Attorney Ryan Hurley said the big legal problem with what Lawrence is proposing is that voters agreed in 2010 to give recommendation-writing privileges to both naturopaths and homeopaths. He said stripping that away violates the Voter Protection Act which sharply restricts the ability of lawmakers to tinker with anything that has been approved at the ballot.
That’s also the contention of Chris Lindsey who is an attorney with the Medical Marijuana Project, the organization that crafted the 2010 initiative. He said changing the definition of who can write recommendations diminishes access for patients.
“These actions are offensive to the voters who supported Proposition 203 and to the patients for whom the measure was designed to help,” he said.
Lawrence, however, said he believes his proposal can survive a legal attack.
“It furthers the purpose by restricting the amount of marijuana on the streets and in people’s homes to those who really deserve and need it,” he said.
Townsend said the purpose behind the 2010 law was to allow the drug to be used to treat various medical conditions.
“The harmful effects of this drug on the fetus is undeniable and empirically substantiated,” she said, saying there is no place for marijuana in managing a pregnancy.
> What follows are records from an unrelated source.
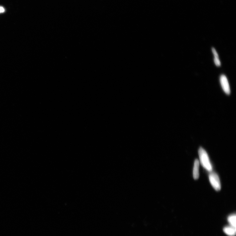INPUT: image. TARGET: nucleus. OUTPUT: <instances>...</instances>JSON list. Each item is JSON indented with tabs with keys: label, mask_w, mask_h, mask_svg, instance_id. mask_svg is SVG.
Here are the masks:
<instances>
[{
	"label": "nucleus",
	"mask_w": 236,
	"mask_h": 236,
	"mask_svg": "<svg viewBox=\"0 0 236 236\" xmlns=\"http://www.w3.org/2000/svg\"><path fill=\"white\" fill-rule=\"evenodd\" d=\"M214 61L215 65L217 66H219L221 65V63L219 61V58L214 57Z\"/></svg>",
	"instance_id": "0eeeda50"
},
{
	"label": "nucleus",
	"mask_w": 236,
	"mask_h": 236,
	"mask_svg": "<svg viewBox=\"0 0 236 236\" xmlns=\"http://www.w3.org/2000/svg\"><path fill=\"white\" fill-rule=\"evenodd\" d=\"M220 81L224 91L227 94L229 95L230 93V88L226 76L222 75L220 78Z\"/></svg>",
	"instance_id": "7ed1b4c3"
},
{
	"label": "nucleus",
	"mask_w": 236,
	"mask_h": 236,
	"mask_svg": "<svg viewBox=\"0 0 236 236\" xmlns=\"http://www.w3.org/2000/svg\"><path fill=\"white\" fill-rule=\"evenodd\" d=\"M200 161L201 165L207 170H212V166L208 155L206 151L202 147H200L198 150Z\"/></svg>",
	"instance_id": "f257e3e1"
},
{
	"label": "nucleus",
	"mask_w": 236,
	"mask_h": 236,
	"mask_svg": "<svg viewBox=\"0 0 236 236\" xmlns=\"http://www.w3.org/2000/svg\"><path fill=\"white\" fill-rule=\"evenodd\" d=\"M223 231L226 234L229 236H234L236 234V228L231 226L224 228Z\"/></svg>",
	"instance_id": "39448f33"
},
{
	"label": "nucleus",
	"mask_w": 236,
	"mask_h": 236,
	"mask_svg": "<svg viewBox=\"0 0 236 236\" xmlns=\"http://www.w3.org/2000/svg\"><path fill=\"white\" fill-rule=\"evenodd\" d=\"M5 11V9L3 7L0 6V13H4Z\"/></svg>",
	"instance_id": "1a4fd4ad"
},
{
	"label": "nucleus",
	"mask_w": 236,
	"mask_h": 236,
	"mask_svg": "<svg viewBox=\"0 0 236 236\" xmlns=\"http://www.w3.org/2000/svg\"><path fill=\"white\" fill-rule=\"evenodd\" d=\"M228 221L230 223L231 226L236 228V216L235 214H231L230 215L228 218Z\"/></svg>",
	"instance_id": "423d86ee"
},
{
	"label": "nucleus",
	"mask_w": 236,
	"mask_h": 236,
	"mask_svg": "<svg viewBox=\"0 0 236 236\" xmlns=\"http://www.w3.org/2000/svg\"><path fill=\"white\" fill-rule=\"evenodd\" d=\"M212 51L214 55V57L215 58H219L218 57V54L217 53V52L215 50V49L214 48H212Z\"/></svg>",
	"instance_id": "6e6552de"
},
{
	"label": "nucleus",
	"mask_w": 236,
	"mask_h": 236,
	"mask_svg": "<svg viewBox=\"0 0 236 236\" xmlns=\"http://www.w3.org/2000/svg\"><path fill=\"white\" fill-rule=\"evenodd\" d=\"M199 162L198 159H195L193 170V176L194 179H198L199 177Z\"/></svg>",
	"instance_id": "20e7f679"
},
{
	"label": "nucleus",
	"mask_w": 236,
	"mask_h": 236,
	"mask_svg": "<svg viewBox=\"0 0 236 236\" xmlns=\"http://www.w3.org/2000/svg\"><path fill=\"white\" fill-rule=\"evenodd\" d=\"M209 179L211 185L217 191L221 189V185L218 175L214 172L211 173L209 175Z\"/></svg>",
	"instance_id": "f03ea898"
}]
</instances>
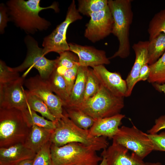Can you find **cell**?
Returning a JSON list of instances; mask_svg holds the SVG:
<instances>
[{
    "label": "cell",
    "mask_w": 165,
    "mask_h": 165,
    "mask_svg": "<svg viewBox=\"0 0 165 165\" xmlns=\"http://www.w3.org/2000/svg\"><path fill=\"white\" fill-rule=\"evenodd\" d=\"M40 0H10L7 2V8L9 19L17 27L28 34H33L39 31L47 29L50 22L39 15L43 10L53 9L58 11L57 4L53 3L46 7L40 6Z\"/></svg>",
    "instance_id": "cell-1"
},
{
    "label": "cell",
    "mask_w": 165,
    "mask_h": 165,
    "mask_svg": "<svg viewBox=\"0 0 165 165\" xmlns=\"http://www.w3.org/2000/svg\"><path fill=\"white\" fill-rule=\"evenodd\" d=\"M55 123L56 127L52 133L50 141L56 146L79 143L90 147L97 151L108 146L106 138L91 135L89 130L83 129L76 126L64 112L63 116Z\"/></svg>",
    "instance_id": "cell-2"
},
{
    "label": "cell",
    "mask_w": 165,
    "mask_h": 165,
    "mask_svg": "<svg viewBox=\"0 0 165 165\" xmlns=\"http://www.w3.org/2000/svg\"><path fill=\"white\" fill-rule=\"evenodd\" d=\"M131 0H109L108 6L114 20L112 34L119 41L117 50L109 59L125 58L130 53V28L133 19Z\"/></svg>",
    "instance_id": "cell-3"
},
{
    "label": "cell",
    "mask_w": 165,
    "mask_h": 165,
    "mask_svg": "<svg viewBox=\"0 0 165 165\" xmlns=\"http://www.w3.org/2000/svg\"><path fill=\"white\" fill-rule=\"evenodd\" d=\"M30 129L22 111L0 108V148L24 144Z\"/></svg>",
    "instance_id": "cell-4"
},
{
    "label": "cell",
    "mask_w": 165,
    "mask_h": 165,
    "mask_svg": "<svg viewBox=\"0 0 165 165\" xmlns=\"http://www.w3.org/2000/svg\"><path fill=\"white\" fill-rule=\"evenodd\" d=\"M50 151L53 165H99L103 159L92 148L79 143L60 147L51 144Z\"/></svg>",
    "instance_id": "cell-5"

Townsend also contends that exposing a fetus to a dangerous drug is considered child abuse “and therefore a woman risks losing her child to the Department of Child Safety should she or the child test positive at birth.”
Lindsey did not dispute there are studies showing harmful effects of marijuana use during pregnancy. But he said Townsend’s legislation puts the Legislature in the position of deciding which studies are relevant.
“You can imagine the slippery slope that creates if legislators did so in every area of medicine,” he said. And Lindsey said lawmakers should defer to the view of the doctor who is treating the patient.
Townsend, however, said her legislation would survive a legal challenge.
“It is the purview of the Legislature to regulate dangerous behavior when it comes to the protection of the unborn and minors,” she said, comparing it to requirements for things like child seats in cars. “Therefore, this is a common-sense bill that furthers the protection of Arizona’s most vulnerable.”
This isn’t the Legislature’s first foray into scaling back the 2010 law. And any legal challenge to legislative intervention would not be the first.
In 2012 state lawmakers altered the law to say that college and university students who have medical marijuana cards cannot possess the drugs on campus. Andre Maestas, an Arizona State University Student who was arrested for having the drug in his dorm room is asking the state Court of Appeals to overturn his conviction and rule the new restriction violates the Voter Protection Act because the original law has no such exception.
No date has been set for a hearing in that case.